I am just out of energy today. Slept 9 hours and woke up ready for more sleep; ate, showered, turned in a meter reading for the electricity, went back to bed. I think last week, recovering from my relapse, was just really hard on me, and I'm still trying to get enough rest. Plus, you know, I'm still sick.
I guess I have to be glad about a few things. First, I know I'm better than I was in December and January. I have enough energy to walk up stairs regularly; I don't need to take an hour to recover from the journey into work anymore; and, while I haven't consistently not fell over ded at work from exhaustion, it's now much rarer than it was.
Second, despite not being better all the way (like I thought the doctor said I would be, as of three weeks ago), I am grateful that I'm not longer seriously worried about losing my job. I thought in December I was going to likely be fired once they realized how incapable I was; I believed in January I might have to find another career. I've now levelled out enough that I no longer think it's likely that I'll be managed out of my job, though I have to acknowledge it still might happen if I show any sign of weakness at work (sick days, not staying on top of things). I definitely don't feel like I'm well enough to look for another job, which is sad as I want to always be enough on top of my game to be able to do this at the drop of a good offer, but knowing I'm not being forced to do it is a relief. And with my new boss, I'm not in such a rush any more. I can relax and settle in.
Third, in addition to my physical health being improved, my mental health is better. It's still not good - I feel like I've been under constant attack for the last two months and I'm incredibly anxious and can't process it very well (it fucks up my skin and then my body and then my energy levels evaporate), and the anxiety drives me hard to try to find any means possible to reduce anxiety so that it will go away (see user icon).
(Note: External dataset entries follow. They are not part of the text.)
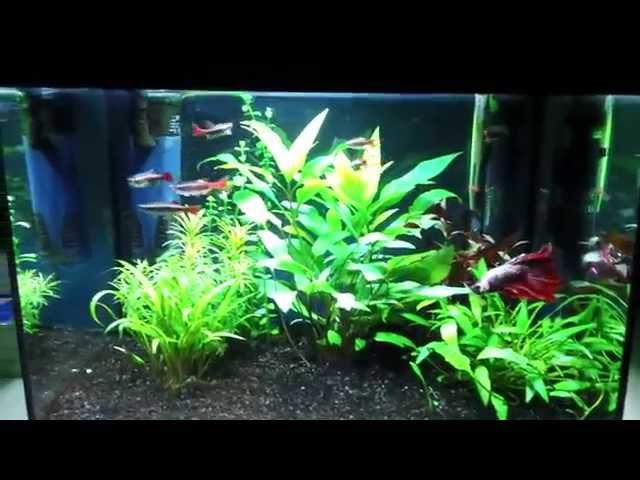 Halfmoon Dragon Betta - 5 Gallon Community Betta Fish Tank [Over Crowded]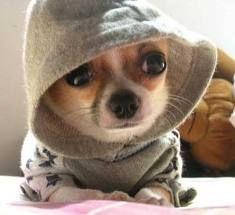 Chihuahua with hoody...too cute
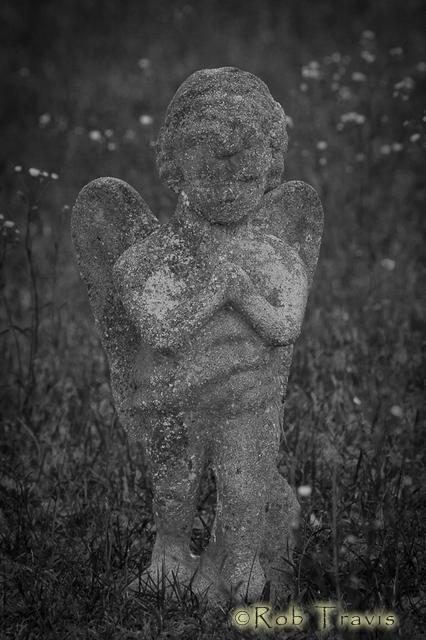 Magnolia Cemetery. Cherub.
This is necessary for me to get the uticaria to finally go away, but it's also like some strange biological/mental thing that makes me feel like I'm not really entirely in control of what's going on and the meatsack is making decisions based on what it needs and I'm just along for the ride. On the other hand, I've gone from regular suicidal thoughts (early January) to probably none for two or three weeks now, and as that is one of the measures I use for my mental health, I'm happy to say that by that standard I'm improving. But I'd really like to feel less panicky. And I'd like to not have things upset me so easily that I wind up having to sleepwalk through the next three days because of the effect it has on my body (and the fact I won't get paid for taking any more sick time off work). Again, I need to feel safe and supported. The last three months have been a wretched exercise in having everything in my life overturned and needing to start again basically from scratch, in having my face ground daily in my worst psychological trauma factor (abandonment), and even if I wasn't sick, it would have sucked.